Sweltering Seville a city of romanticism and dreams, heat and tapas, ferias and fun. If your time is short here are my top six things to see and do in this tantalizing city which has me going back again and again. Fun loving, bustling and quintessentially Andalucia at its best.
With so much to do and see it´s often hard to decide what to see and where to go, especially if you are only there for a short break or just a weekend. Here are my suggestions for your first visit, I´m pretty sure you will return! Seville is just a huge draw to all visiting Spain, especially the south and as such is often the only one or the one of three cities visited. The others being Cordoba and Granada making a triangle of three fabulous places to go but these are by no means the only parts of Andalucia you should visit.
What Not to Miss in Seville
The Réal Alcazar or Royal Alcazar
This a ´must´. If all you have time for is one place to visit this is it. A UNESCO World Heritage Site which was built for the King of Castille and is, for me, on a par with the Alhambra Palace in Granada. A glorious mish-mash of periods from the Arabic, the Middle Ages to the Renaissance and Baroque. It is still today used as a royal residence. A maze of towers, gardens, fountains, tiles – just a wonder of architecture – almost surreal and certainly amazing.

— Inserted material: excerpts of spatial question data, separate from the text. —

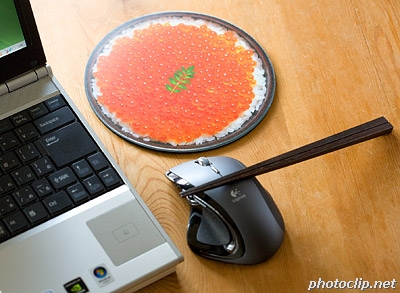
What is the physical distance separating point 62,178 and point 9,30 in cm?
19

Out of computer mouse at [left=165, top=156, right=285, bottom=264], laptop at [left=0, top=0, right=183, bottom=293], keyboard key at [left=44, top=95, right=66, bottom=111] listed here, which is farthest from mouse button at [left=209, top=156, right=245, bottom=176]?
keyboard key at [left=44, top=95, right=66, bottom=111]

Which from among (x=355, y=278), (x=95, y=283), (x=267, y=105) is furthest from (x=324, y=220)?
(x=95, y=283)

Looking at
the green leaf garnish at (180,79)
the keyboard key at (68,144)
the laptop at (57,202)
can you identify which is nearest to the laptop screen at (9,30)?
the laptop at (57,202)

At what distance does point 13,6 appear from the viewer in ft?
2.98

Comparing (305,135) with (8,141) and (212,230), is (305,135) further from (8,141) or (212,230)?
(8,141)

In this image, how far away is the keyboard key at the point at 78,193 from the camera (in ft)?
3.00

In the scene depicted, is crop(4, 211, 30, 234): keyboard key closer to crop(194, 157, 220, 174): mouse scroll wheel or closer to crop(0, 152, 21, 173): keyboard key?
crop(0, 152, 21, 173): keyboard key

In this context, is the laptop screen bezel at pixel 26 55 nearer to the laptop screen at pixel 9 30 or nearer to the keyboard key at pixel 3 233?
the laptop screen at pixel 9 30

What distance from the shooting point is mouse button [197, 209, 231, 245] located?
913mm

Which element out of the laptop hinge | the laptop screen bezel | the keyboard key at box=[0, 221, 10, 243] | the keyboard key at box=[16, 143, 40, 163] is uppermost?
the laptop screen bezel

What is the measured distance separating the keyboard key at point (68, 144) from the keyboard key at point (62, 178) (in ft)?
0.04

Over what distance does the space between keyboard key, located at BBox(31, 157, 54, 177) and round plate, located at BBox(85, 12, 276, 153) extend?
13cm

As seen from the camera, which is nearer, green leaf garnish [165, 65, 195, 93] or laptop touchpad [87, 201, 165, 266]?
laptop touchpad [87, 201, 165, 266]

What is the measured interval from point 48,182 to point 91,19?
0.34 metres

The Plaza De España – built in 1929 for the Ibero-American Exhibition is an extraordinarily ornate plaza and despite its youth is one of the city’s most beautiful and iconic landmarks. The plaza itself is within the Parque de María Luisa – a lovely, large park for a stroll or horse-drawn carriage ride. The plaza itself is 50,000 square metres of fountains, canals with Venetian-style bridges and gorgeous ceramic tiles with representations of the different regions of Spain.

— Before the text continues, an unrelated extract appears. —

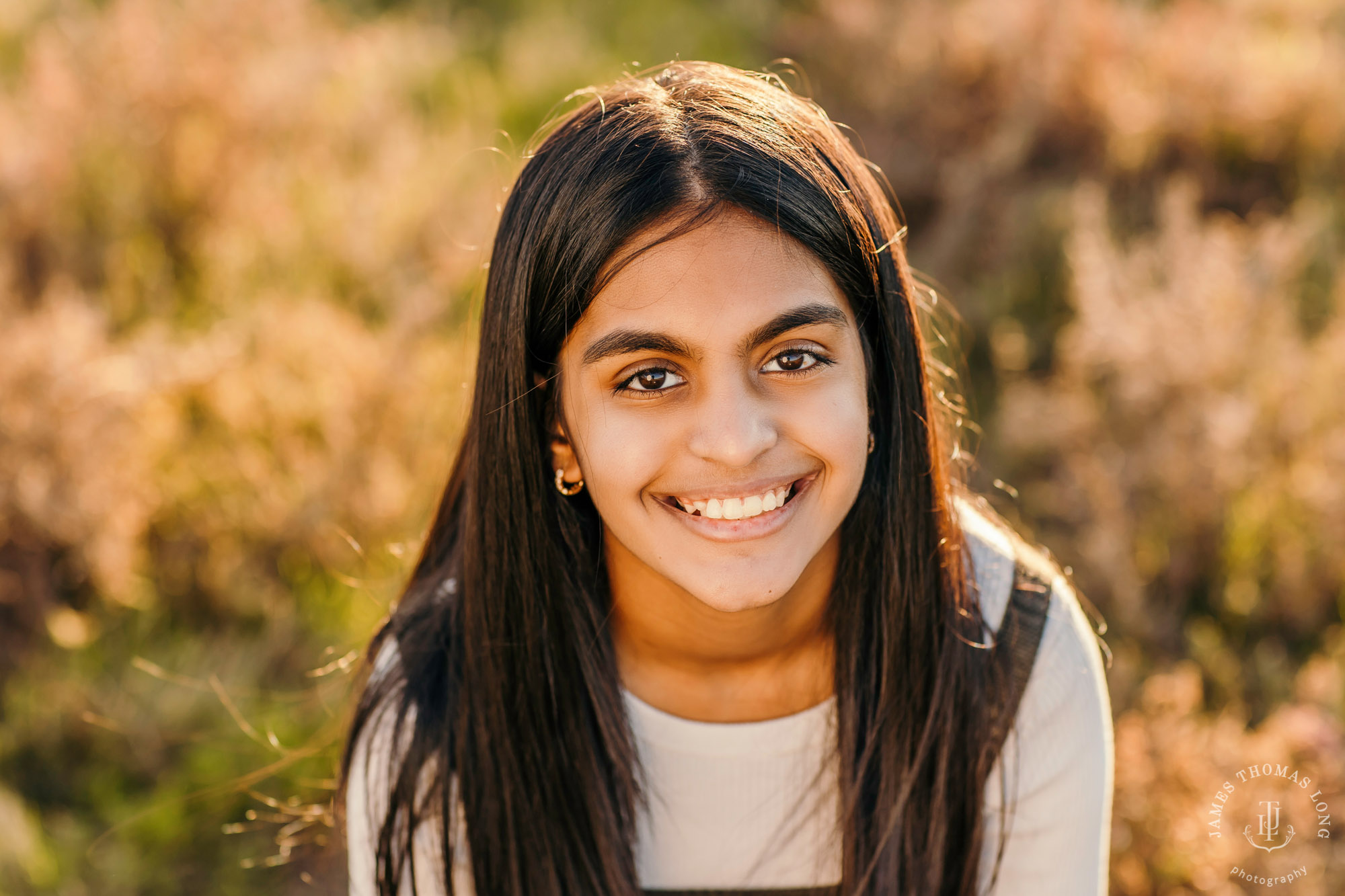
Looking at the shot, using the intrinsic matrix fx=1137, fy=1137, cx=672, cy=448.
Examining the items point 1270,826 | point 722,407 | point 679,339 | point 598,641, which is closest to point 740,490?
point 722,407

Metropol Parasol or Las Setas
Another new but worth visiting site is the Metropol Parasol also nicknamed Las Setas or in English The Mushrooms (or wild mushrooms). When it was unveiled in 2011 it got a lot of bad press, especially from the locals. It´s an enormous wooden structure with walkways and fabulous views of the city of Seville. About 150 meters long and 235 metres high it is the world´s largest wooden structure, a piece of art designed for public use. There is a small entrance fee but worth the experience.
Palacio de las Dueñas
This palace is the still the property of an aristocratic family, its correct name is Palace of the Dukes of Alba. With origins dating back to the 16th century it has been a national monument since 1931 and opened to the public in 2016. Gorgeous nooks and crannies in beautifully landscaped garden with museum-type lay out in some of the rooms, it´s a place to languish in shady courtyards in the heat of the day. I can see myself in long gown, reading and fanning myself in the plant filled gardens in times gone by.
See a Flamenco Show
If you don´t catch an impromptu show on the streets, a common occurrence in the city, there are plenty of organised shows here where Flamenco is said to have originated. Song, guitar and dance combine for mesmerizing performances, a must experience which you´ll want to repeat. Quite often you can find tourist bars offering food and flamenco or for a more intimate and serious show head to the Flamenco Dance Museum
Tapas At The Oldest Bar In Seville
Seville has hundreds of great Tapas bars serving great traditional food, it´s a city where it is impossible to not dine well. But one in particular needs visiting. The ´oldest tapas bar´in town which first opened in 1670 is El Rinconcillo. It´s been in the same family since 1858 and entering the bar is like stepping back in time. If it´s a light meal you want stay on the ground floor, for a good feast head to the upstairs restaurant where bookings are advised.
Whatever you see and experience of Seville will have you charmed and won´t be enough, I´m not sure even living there would wear off its allure.